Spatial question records
****************************************
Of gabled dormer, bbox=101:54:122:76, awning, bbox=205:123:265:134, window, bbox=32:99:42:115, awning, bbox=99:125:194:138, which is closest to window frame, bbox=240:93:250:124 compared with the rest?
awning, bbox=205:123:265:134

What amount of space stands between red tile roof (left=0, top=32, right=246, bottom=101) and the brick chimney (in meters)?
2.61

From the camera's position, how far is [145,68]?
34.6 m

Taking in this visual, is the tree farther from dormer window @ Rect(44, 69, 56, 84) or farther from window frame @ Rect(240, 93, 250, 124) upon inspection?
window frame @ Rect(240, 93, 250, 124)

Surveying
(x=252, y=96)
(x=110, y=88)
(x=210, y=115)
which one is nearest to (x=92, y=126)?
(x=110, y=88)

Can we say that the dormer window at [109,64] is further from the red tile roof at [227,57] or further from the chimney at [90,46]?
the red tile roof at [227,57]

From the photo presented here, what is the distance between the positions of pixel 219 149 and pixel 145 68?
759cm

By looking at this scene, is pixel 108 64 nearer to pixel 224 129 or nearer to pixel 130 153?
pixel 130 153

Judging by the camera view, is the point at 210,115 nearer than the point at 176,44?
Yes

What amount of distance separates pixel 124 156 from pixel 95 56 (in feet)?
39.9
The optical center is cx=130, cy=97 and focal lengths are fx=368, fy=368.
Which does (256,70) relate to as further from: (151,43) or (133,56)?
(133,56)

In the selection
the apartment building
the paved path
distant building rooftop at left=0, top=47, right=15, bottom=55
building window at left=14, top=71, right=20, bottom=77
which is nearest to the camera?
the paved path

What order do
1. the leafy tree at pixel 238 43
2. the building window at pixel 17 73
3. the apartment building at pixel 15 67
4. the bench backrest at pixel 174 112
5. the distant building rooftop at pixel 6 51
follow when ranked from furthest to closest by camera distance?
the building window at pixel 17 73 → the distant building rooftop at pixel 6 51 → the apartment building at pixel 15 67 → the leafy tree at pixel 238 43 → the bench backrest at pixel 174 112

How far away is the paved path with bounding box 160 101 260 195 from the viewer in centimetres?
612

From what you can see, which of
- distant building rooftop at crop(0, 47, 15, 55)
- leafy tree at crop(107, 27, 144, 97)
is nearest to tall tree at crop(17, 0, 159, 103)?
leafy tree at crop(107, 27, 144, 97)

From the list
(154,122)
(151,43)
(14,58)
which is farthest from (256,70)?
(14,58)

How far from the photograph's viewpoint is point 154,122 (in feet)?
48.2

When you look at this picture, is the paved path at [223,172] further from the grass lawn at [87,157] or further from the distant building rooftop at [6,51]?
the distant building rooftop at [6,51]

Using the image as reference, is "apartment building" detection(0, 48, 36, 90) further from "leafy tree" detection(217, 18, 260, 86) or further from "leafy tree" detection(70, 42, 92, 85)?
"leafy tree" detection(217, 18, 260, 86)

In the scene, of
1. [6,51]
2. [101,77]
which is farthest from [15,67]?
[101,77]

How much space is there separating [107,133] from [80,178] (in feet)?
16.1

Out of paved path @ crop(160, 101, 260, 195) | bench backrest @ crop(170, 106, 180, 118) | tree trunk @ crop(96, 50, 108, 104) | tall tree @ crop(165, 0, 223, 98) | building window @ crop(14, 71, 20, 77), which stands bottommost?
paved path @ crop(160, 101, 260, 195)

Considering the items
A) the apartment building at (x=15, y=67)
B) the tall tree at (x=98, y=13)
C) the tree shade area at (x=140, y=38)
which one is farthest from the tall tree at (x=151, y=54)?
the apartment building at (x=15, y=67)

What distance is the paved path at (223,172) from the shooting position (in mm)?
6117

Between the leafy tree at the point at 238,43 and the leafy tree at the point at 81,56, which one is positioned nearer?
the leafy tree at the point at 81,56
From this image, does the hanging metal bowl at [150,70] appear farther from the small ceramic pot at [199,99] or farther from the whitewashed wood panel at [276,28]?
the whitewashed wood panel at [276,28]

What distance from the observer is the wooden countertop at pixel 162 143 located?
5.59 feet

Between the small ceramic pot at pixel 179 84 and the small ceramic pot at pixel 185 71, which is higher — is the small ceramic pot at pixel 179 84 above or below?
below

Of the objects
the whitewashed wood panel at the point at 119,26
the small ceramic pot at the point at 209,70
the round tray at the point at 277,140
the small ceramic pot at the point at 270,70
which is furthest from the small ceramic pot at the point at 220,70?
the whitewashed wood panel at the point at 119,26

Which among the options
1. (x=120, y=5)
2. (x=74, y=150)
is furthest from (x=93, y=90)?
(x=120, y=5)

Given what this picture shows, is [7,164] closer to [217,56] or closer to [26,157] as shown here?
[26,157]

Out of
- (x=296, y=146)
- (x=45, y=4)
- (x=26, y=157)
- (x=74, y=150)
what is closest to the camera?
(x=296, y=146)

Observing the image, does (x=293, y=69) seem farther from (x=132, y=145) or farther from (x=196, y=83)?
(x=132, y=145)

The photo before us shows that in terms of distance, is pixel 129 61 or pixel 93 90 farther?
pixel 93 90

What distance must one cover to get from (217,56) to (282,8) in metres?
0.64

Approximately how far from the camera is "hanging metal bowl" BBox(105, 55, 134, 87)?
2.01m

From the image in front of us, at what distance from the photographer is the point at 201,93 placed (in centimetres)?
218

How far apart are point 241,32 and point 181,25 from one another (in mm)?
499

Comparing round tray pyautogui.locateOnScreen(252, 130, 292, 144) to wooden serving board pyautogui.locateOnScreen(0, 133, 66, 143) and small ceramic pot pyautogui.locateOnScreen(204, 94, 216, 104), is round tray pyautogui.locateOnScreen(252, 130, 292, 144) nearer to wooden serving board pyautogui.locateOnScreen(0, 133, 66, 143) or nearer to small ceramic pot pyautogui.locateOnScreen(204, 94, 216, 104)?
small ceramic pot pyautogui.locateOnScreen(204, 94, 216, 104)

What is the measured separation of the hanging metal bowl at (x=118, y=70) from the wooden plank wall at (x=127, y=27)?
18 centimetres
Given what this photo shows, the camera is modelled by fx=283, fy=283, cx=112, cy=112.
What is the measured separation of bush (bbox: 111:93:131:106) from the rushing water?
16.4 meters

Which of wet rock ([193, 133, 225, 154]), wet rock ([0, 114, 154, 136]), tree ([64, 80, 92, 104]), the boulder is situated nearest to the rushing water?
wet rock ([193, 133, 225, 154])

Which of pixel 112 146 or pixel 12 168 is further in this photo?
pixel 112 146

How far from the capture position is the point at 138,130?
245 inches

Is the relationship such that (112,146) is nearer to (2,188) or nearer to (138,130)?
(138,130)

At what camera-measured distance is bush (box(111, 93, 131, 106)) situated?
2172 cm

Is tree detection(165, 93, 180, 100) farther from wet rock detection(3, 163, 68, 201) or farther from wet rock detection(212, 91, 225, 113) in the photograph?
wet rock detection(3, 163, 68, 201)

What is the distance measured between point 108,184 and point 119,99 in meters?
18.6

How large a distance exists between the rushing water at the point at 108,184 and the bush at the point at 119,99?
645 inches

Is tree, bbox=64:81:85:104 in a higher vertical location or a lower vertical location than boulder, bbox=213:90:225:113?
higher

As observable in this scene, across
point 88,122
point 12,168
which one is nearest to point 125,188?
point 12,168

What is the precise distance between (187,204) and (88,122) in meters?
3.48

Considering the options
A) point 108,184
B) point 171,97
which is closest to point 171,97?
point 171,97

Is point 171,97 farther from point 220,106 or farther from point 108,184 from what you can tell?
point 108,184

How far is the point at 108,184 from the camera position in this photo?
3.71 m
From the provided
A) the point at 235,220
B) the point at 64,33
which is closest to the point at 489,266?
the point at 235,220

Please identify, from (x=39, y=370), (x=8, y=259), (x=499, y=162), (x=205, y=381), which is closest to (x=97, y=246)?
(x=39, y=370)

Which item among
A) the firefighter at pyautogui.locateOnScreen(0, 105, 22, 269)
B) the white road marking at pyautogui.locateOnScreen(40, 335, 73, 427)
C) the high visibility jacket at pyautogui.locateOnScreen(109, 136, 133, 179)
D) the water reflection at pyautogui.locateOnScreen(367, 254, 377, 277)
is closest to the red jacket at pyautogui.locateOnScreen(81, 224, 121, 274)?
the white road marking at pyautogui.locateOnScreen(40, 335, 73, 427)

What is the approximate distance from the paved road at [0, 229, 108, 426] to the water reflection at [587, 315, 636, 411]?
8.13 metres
****************************************
- [Given exercise]
Format the listing as a numbered list, starting at the line that contains "Considering the options" and running through the last line of the listing. Leave out blank lines.

- [Answer to this task]
1. Considering the options
2. A) point 108,184
3. B) point 171,97
4. which is closest to point 171,97?
5. point 171,97
6. Is point 171,97 farther from point 220,106 or farther from point 108,184 from what you can tell?
7. point 108,184
8. How far is the point at 108,184 from the camera position in this photo?
9. 3.71 m
10. From the provided
11. A) the point at 235,220
12. B) the point at 64,33
13. which is closest to the point at 489,266?
14. the point at 235,220
15. Please identify, from (x=39, y=370), (x=8, y=259), (x=499, y=162), (x=205, y=381), which is closest to (x=97, y=246)?
16. (x=39, y=370)
17. Which item among
18. A) the firefighter at pyautogui.locateOnScreen(0, 105, 22, 269)
19. B) the white road marking at pyautogui.locateOnScreen(40, 335, 73, 427)
20. C) the high visibility jacket at pyautogui.locateOnScreen(109, 136, 133, 179)
21. D) the water reflection at pyautogui.locateOnScreen(367, 254, 377, 277)
22. is closest to the red jacket at pyautogui.locateOnScreen(81, 224, 121, 274)?
23. the white road marking at pyautogui.locateOnScreen(40, 335, 73, 427)
24. What is the approximate distance from the paved road at [0, 229, 108, 426] to the water reflection at [587, 315, 636, 411]?
25. 8.13 metres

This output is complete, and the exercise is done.